Activity
Write out the records below word for word, please.

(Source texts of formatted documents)
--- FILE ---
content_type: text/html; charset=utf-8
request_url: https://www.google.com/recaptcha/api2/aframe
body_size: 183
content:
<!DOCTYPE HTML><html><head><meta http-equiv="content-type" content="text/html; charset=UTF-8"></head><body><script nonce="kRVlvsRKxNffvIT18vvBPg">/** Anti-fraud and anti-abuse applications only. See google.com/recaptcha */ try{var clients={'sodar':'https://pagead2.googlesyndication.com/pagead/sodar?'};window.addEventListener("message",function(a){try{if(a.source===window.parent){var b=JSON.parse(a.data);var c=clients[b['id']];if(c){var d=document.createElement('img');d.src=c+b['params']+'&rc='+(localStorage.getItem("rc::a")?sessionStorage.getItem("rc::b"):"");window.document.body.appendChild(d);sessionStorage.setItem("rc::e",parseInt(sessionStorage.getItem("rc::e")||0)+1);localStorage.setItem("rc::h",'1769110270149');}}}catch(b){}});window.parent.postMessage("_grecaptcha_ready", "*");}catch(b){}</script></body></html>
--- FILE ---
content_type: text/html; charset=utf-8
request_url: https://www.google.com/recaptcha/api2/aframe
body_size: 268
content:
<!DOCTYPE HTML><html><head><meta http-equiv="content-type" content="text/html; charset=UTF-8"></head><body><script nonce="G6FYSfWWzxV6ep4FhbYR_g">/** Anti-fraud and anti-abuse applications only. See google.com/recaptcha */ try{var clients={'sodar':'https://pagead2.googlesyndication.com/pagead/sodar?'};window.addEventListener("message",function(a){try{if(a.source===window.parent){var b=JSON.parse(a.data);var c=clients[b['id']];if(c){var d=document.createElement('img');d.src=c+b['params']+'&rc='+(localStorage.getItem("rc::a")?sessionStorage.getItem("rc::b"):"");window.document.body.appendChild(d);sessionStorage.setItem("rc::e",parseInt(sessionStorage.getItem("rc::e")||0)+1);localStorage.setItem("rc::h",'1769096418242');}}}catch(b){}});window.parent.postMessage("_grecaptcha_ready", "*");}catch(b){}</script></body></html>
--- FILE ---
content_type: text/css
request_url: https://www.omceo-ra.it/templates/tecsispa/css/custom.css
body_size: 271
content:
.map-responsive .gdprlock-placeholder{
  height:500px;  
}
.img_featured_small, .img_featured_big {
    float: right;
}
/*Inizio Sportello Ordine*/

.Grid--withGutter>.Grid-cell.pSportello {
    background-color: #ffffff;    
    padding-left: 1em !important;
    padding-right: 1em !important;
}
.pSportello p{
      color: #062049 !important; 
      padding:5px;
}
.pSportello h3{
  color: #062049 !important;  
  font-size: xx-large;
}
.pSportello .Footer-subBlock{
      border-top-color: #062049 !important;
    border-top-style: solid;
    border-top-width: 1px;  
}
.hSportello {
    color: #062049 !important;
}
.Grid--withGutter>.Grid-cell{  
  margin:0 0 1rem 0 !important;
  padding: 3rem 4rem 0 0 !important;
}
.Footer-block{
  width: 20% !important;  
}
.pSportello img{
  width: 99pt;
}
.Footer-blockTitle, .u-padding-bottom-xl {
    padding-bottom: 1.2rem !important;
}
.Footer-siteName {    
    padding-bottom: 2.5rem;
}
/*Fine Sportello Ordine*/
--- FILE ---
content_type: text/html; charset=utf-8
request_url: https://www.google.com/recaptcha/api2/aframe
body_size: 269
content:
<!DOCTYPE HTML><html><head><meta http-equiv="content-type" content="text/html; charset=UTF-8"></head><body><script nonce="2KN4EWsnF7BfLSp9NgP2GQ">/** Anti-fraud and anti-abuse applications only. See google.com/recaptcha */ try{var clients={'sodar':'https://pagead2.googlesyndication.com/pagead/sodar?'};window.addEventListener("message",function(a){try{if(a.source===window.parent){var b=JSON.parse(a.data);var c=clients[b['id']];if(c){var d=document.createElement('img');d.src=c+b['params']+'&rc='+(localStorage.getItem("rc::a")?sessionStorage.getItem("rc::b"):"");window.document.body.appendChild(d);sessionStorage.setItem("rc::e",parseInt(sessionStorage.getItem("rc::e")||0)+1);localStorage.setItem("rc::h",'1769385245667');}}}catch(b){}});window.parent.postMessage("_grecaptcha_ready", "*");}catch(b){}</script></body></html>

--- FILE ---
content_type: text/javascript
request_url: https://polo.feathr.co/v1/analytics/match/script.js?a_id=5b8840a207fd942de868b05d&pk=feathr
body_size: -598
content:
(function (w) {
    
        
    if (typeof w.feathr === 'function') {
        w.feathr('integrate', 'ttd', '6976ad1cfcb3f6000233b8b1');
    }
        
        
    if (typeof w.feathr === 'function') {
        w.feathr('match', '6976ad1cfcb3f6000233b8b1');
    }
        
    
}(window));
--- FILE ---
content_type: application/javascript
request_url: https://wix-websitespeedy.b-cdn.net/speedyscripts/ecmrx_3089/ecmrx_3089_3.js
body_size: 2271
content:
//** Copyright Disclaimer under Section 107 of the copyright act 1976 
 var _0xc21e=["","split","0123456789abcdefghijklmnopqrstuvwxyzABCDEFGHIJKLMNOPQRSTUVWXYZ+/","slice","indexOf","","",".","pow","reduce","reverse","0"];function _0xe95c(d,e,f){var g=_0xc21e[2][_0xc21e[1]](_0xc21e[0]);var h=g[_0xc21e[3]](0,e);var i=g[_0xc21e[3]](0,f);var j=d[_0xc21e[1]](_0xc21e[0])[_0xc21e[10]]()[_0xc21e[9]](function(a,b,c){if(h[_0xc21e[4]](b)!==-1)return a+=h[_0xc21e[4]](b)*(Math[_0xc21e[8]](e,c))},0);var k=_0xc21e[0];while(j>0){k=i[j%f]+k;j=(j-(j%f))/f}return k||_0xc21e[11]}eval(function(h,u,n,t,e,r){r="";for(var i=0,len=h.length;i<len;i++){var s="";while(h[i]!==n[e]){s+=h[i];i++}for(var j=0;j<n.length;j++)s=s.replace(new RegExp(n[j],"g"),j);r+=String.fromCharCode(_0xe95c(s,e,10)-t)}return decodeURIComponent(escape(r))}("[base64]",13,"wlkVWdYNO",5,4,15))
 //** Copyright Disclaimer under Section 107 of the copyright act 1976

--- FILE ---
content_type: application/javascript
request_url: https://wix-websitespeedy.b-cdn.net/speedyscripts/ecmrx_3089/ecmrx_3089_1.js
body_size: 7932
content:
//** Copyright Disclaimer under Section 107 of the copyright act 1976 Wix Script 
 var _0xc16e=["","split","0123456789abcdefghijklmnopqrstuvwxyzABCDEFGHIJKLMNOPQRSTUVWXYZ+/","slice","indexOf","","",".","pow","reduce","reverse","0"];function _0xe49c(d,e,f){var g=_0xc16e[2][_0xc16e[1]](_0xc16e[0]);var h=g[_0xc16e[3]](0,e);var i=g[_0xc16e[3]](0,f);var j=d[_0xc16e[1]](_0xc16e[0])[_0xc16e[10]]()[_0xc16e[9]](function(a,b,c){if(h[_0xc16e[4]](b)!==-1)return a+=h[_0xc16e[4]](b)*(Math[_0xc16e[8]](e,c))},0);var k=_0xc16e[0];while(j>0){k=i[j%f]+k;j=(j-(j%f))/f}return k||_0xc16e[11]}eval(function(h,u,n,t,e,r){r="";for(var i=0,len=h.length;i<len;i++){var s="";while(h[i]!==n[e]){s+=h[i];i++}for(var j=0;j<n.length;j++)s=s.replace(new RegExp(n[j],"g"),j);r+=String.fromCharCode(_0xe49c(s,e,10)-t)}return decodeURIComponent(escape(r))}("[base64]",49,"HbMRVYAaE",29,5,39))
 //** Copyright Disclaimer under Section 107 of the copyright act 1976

Finished exercise
--- FILE ---
content_type: text/html; charset=utf-8
request_url: https://www.google.com/recaptcha/api2/aframe
body_size: 183
content:
<!DOCTYPE HTML><html><head><meta http-equiv="content-type" content="text/html; charset=UTF-8"></head><body><script nonce="kRVlvsRKxNffvIT18vvBPg">/** Anti-fraud and anti-abuse applications only. See google.com/recaptcha */ try{var clients={'sodar':'https://pagead2.googlesyndication.com/pagead/sodar?'};window.addEventListener("message",function(a){try{if(a.source===window.parent){var b=JSON.parse(a.data);var c=clients[b['id']];if(c){var d=document.createElement('img');d.src=c+b['params']+'&rc='+(localStorage.getItem("rc::a")?sessionStorage.getItem("rc::b"):"");window.document.body.appendChild(d);sessionStorage.setItem("rc::e",parseInt(sessionStorage.getItem("rc::e")||0)+1);localStorage.setItem("rc::h",'1769110270149');}}}catch(b){}});window.parent.postMessage("_grecaptcha_ready", "*");}catch(b){}</script></body></html>
--- FILE ---
content_type: text/html; charset=utf-8
request_url: https://www.google.com/recaptcha/api2/aframe
body_size: 268
content:
<!DOCTYPE HTML><html><head><meta http-equiv="content-type" content="text/html; charset=UTF-8"></head><body><script nonce="G6FYSfWWzxV6ep4FhbYR_g">/** Anti-fraud and anti-abuse applications only. See google.com/recaptcha */ try{var clients={'sodar':'https://pagead2.googlesyndication.com/pagead/sodar?'};window.addEventListener("message",function(a){try{if(a.source===window.parent){var b=JSON.parse(a.data);var c=clients[b['id']];if(c){var d=document.createElement('img');d.src=c+b['params']+'&rc='+(localStorage.getItem("rc::a")?sessionStorage.getItem("rc::b"):"");window.document.body.appendChild(d);sessionStorage.setItem("rc::e",parseInt(sessionStorage.getItem("rc::e")||0)+1);localStorage.setItem("rc::h",'1769096418242');}}}catch(b){}});window.parent.postMessage("_grecaptcha_ready", "*");}catch(b){}</script></body></html>
--- FILE ---
content_type: text/css
request_url: https://www.omceo-ra.it/templates/tecsispa/css/custom.css
body_size: 271
content:
.map-responsive .gdprlock-placeholder{
  height:500px;  
}
.img_featured_small, .img_featured_big {
    float: right;
}
/*Inizio Sportello Ordine*/

.Grid--withGutter>.Grid-cell.pSportello {
    background-color: #ffffff;    
    padding-left: 1em !important;
    padding-right: 1em !important;
}
.pSportello p{
      color: #062049 !important; 
      padding:5px;
}
.pSportello h3{
  color: #062049 !important;  
  font-size: xx-large;
}
.pSportello .Footer-subBlock{
      border-top-color: #062049 !important;
    border-top-style: solid;
    border-top-width: 1px;  
}
.hSportello {
    color: #062049 !important;
}
.Grid--withGutter>.Grid-cell{  
  margin:0 0 1rem 0 !important;
  padding: 3rem 4rem 0 0 !important;
}
.Footer-block{
  width: 20% !important;  
}
.pSportello img{
  width: 99pt;
}
.Footer-blockTitle, .u-padding-bottom-xl {
    padding-bottom: 1.2rem !important;
}
.Footer-siteName {    
    padding-bottom: 2.5rem;
}
/*Fine Sportello Ordine*/
--- FILE ---
content_type: text/html; charset=utf-8
request_url: https://www.google.com/recaptcha/api2/aframe
body_size: 269
content:
<!DOCTYPE HTML><html><head><meta http-equiv="content-type" content="text/html; charset=UTF-8"></head><body><script nonce="2KN4EWsnF7BfLSp9NgP2GQ">/** Anti-fraud and anti-abuse applications only. See google.com/recaptcha */ try{var clients={'sodar':'https://pagead2.googlesyndication.com/pagead/sodar?'};window.addEventListener("message",function(a){try{if(a.source===window.parent){var b=JSON.parse(a.data);var c=clients[b['id']];if(c){var d=document.createElement('img');d.src=c+b['params']+'&rc='+(localStorage.getItem("rc::a")?sessionStorage.getItem("rc::b"):"");window.document.body.appendChild(d);sessionStorage.setItem("rc::e",parseInt(sessionStorage.getItem("rc::e")||0)+1);localStorage.setItem("rc::h",'1769385245667');}}}catch(b){}});window.parent.postMessage("_grecaptcha_ready", "*");}catch(b){}</script></body></html>

--- FILE ---
content_type: text/javascript
request_url: https://polo.feathr.co/v1/analytics/match/script.js?a_id=5b8840a207fd942de868b05d&pk=feathr
body_size: -598
content:
(function (w) {
    
        
    if (typeof w.feathr === 'function') {
        w.feathr('integrate', 'ttd', '6976ad1cfcb3f6000233b8b1');
    }
        
        
    if (typeof w.feathr === 'function') {
        w.feathr('match', '6976ad1cfcb3f6000233b8b1');
    }
        
    
}(window));
--- FILE ---
content_type: application/javascript
request_url: https://wix-websitespeedy.b-cdn.net/speedyscripts/ecmrx_3089/ecmrx_3089_3.js
body_size: 2271
content:
//** Copyright Disclaimer under Section 107 of the copyright act 1976 
 var _0xc21e=["","split","0123456789abcdefghijklmnopqrstuvwxyzABCDEFGHIJKLMNOPQRSTUVWXYZ+/","slice","indexOf","","",".","pow","reduce","reverse","0"];function _0xe95c(d,e,f){var g=_0xc21e[2][_0xc21e[1]](_0xc21e[0]);var h=g[_0xc21e[3]](0,e);var i=g[_0xc21e[3]](0,f);var j=d[_0xc21e[1]](_0xc21e[0])[_0xc21e[10]]()[_0xc21e[9]](function(a,b,c){if(h[_0xc21e[4]](b)!==-1)return a+=h[_0xc21e[4]](b)*(Math[_0xc21e[8]](e,c))},0);var k=_0xc21e[0];while(j>0){k=i[j%f]+k;j=(j-(j%f))/f}return k||_0xc21e[11]}eval(function(h,u,n,t,e,r){r="";for(var i=0,len=h.length;i<len;i++){var s="";while(h[i]!==n[e]){s+=h[i];i++}for(var j=0;j<n.length;j++)s=s.replace(new RegExp(n[j],"g"),j);r+=String.fromCharCode(_0xe95c(s,e,10)-t)}return decodeURIComponent(escape(r))}("[base64]",13,"wlkVWdYNO",5,4,15))
 //** Copyright Disclaimer under Section 107 of the copyright act 1976

--- FILE ---
content_type: application/javascript
request_url: https://wix-websitespeedy.b-cdn.net/speedyscripts/ecmrx_3089/ecmrx_3089_1.js
body_size: 7932
content:
//** Copyright Disclaimer under Section 107 of the copyright act 1976 Wix Script 
 var _0xc16e=["","split","0123456789abcdefghijklmnopqrstuvwxyzABCDEFGHIJKLMNOPQRSTUVWXYZ+/","slice","indexOf","","",".","pow","reduce","reverse","0"];function _0xe49c(d,e,f){var g=_0xc16e[2][_0xc16e[1]](_0xc16e[0]);var h=g[_0xc16e[3]](0,e);var i=g[_0xc16e[3]](0,f);var j=d[_0xc16e[1]](_0xc16e[0])[_0xc16e[10]]()[_0xc16e[9]](function(a,b,c){if(h[_0xc16e[4]](b)!==-1)return a+=h[_0xc16e[4]](b)*(Math[_0xc16e[8]](e,c))},0);var k=_0xc16e[0];while(j>0){k=i[j%f]+k;j=(j-(j%f))/f}return k||_0xc16e[11]}eval(function(h,u,n,t,e,r){r="";for(var i=0,len=h.length;i<len;i++){var s="";while(h[i]!==n[e]){s+=h[i];i++}for(var j=0;j<n.length;j++)s=s.replace(new RegExp(n[j],"g"),j);r+=String.fromCharCode(_0xe49c(s,e,10)-t)}return decodeURIComponent(escape(r))}("[base64]",49,"HbMRVYAaE",29,5,39))
 //** Copyright Disclaimer under Section 107 of the copyright act 1976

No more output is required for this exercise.